• _Problem to work on_
Set out every line of the records below as one numbered list. Drop the blank lines and leave the pictures out.

• _Stored entries_
= = =

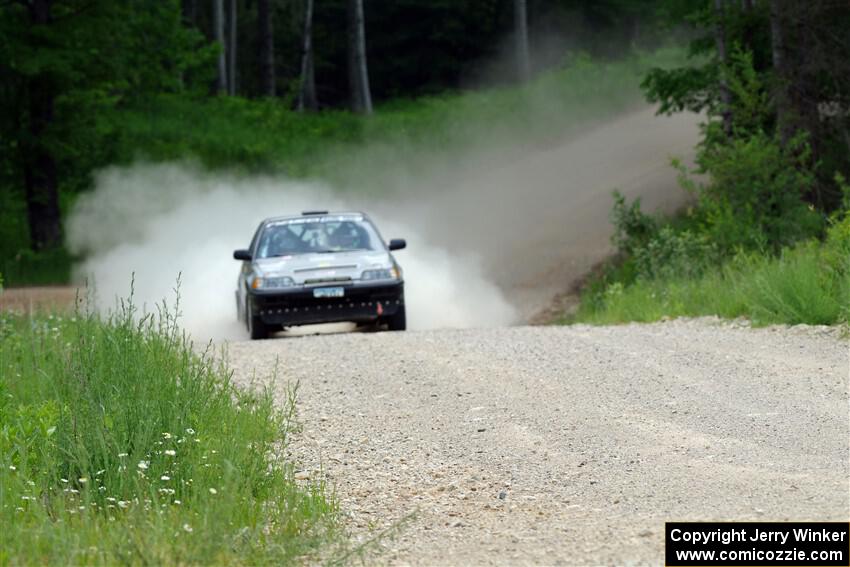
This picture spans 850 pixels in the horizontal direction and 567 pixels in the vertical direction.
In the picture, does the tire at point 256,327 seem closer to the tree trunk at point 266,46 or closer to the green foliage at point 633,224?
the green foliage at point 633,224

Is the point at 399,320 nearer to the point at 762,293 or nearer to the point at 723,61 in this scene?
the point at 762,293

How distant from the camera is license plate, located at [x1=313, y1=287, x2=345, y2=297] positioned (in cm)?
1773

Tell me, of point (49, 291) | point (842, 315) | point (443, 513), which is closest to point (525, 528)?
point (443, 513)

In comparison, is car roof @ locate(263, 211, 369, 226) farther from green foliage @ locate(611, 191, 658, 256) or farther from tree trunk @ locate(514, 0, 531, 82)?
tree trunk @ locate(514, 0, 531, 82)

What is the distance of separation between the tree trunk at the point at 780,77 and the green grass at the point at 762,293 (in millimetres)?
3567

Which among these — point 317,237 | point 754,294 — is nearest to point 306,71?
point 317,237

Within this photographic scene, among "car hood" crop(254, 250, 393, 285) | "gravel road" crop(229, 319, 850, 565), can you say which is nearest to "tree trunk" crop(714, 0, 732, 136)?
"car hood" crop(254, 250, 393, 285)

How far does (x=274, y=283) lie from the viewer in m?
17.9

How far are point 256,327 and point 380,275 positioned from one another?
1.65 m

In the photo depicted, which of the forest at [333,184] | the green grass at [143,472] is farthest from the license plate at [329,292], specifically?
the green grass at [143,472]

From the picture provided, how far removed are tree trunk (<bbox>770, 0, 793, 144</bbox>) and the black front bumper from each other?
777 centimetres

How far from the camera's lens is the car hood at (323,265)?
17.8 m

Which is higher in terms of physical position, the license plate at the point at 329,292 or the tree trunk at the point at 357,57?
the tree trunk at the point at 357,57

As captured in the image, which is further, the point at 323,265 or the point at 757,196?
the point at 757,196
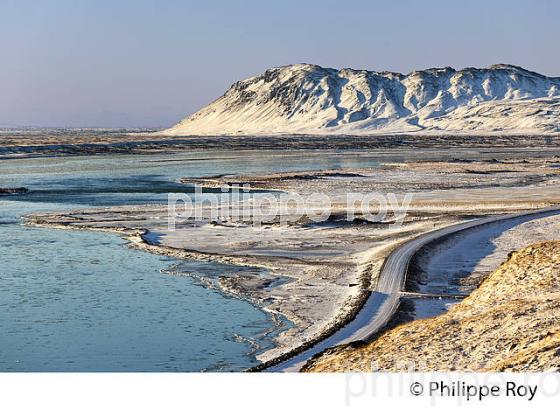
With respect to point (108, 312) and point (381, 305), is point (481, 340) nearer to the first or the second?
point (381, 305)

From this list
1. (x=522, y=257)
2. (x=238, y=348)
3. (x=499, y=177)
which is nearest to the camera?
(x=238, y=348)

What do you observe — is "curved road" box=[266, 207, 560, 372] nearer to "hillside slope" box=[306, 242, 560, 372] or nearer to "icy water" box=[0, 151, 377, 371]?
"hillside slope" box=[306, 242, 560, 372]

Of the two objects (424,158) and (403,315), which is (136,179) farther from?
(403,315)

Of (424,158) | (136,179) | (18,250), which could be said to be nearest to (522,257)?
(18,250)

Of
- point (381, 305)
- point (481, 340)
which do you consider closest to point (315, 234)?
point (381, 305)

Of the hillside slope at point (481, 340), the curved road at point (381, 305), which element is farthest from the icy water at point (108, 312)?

= = =

• _Solution_
1. This picture spans 850 pixels in the horizontal direction and 567 pixels in the vertical direction.
2. In the picture, does the tire at point 256,327 seem closer to the tree trunk at point 266,46 or closer to the green foliage at point 633,224?
3. the green foliage at point 633,224
4. Is the point at 399,320 nearer to the point at 762,293 or nearer to the point at 723,61 in this scene?
5. the point at 762,293
6. How distant from the camera is license plate, located at [x1=313, y1=287, x2=345, y2=297] positioned (in cm)?
7. 1773
8. Tell me, of point (49, 291) | point (842, 315) | point (443, 513), which is closest to point (525, 528)?
9. point (443, 513)
10. In comparison, is car roof @ locate(263, 211, 369, 226) farther from green foliage @ locate(611, 191, 658, 256) or farther from tree trunk @ locate(514, 0, 531, 82)?
11. tree trunk @ locate(514, 0, 531, 82)
12. What is the distance of separation between the tree trunk at the point at 780,77 and the green grass at the point at 762,293 (in millimetres)?
13. 3567
14. Which among these — point 317,237 | point 754,294 — is nearest to point 306,71?
15. point 317,237
16. Within this photographic scene, among "car hood" crop(254, 250, 393, 285) | "gravel road" crop(229, 319, 850, 565), can you say which is nearest to "tree trunk" crop(714, 0, 732, 136)?
17. "car hood" crop(254, 250, 393, 285)
18. How far does (x=274, y=283) lie from the viewer in m?
19. 17.9
20. How far are point 256,327 and point 380,275 positioned from one another?
21. 1.65 m
22. In the photo depicted, which of the forest at [333,184] | the green grass at [143,472] is farthest from the license plate at [329,292], specifically?
23. the green grass at [143,472]
24. From the picture provided, how far removed are tree trunk (<bbox>770, 0, 793, 144</bbox>) and the black front bumper from each other?
25. 777 centimetres
26. How far from the camera's lens is the car hood at (323,265)?
27. 17.8 m
28. Which is higher in terms of physical position, the license plate at the point at 329,292 or the tree trunk at the point at 357,57?
29. the tree trunk at the point at 357,57
30. As captured in the image, which is further, the point at 323,265 or the point at 757,196?
31. the point at 757,196
32. With respect to point (108, 312) and point (381, 305), is point (481, 340) nearer to the first or the second?
33. point (381, 305)
34. From this list
35. 1. (x=522, y=257)
36. 2. (x=238, y=348)
37. 3. (x=499, y=177)
38. which is nearest to the camera?
39. (x=238, y=348)
40. What do you observe — is "curved road" box=[266, 207, 560, 372] nearer to "hillside slope" box=[306, 242, 560, 372] or nearer to "icy water" box=[0, 151, 377, 371]?
41. "hillside slope" box=[306, 242, 560, 372]
42. Of the two objects (424,158) and (403,315), which is (136,179) farther from?
43. (403,315)
44. Of (424,158) | (136,179) | (18,250), which could be said to be nearest to (522,257)?
45. (18,250)
46. Of
47. - point (381, 305)
48. - point (481, 340)
49. which do you consider closest to point (315, 234)?
50. point (381, 305)
51. Of the hillside slope at point (481, 340), the curved road at point (381, 305), which element is farthest from the icy water at point (108, 312)?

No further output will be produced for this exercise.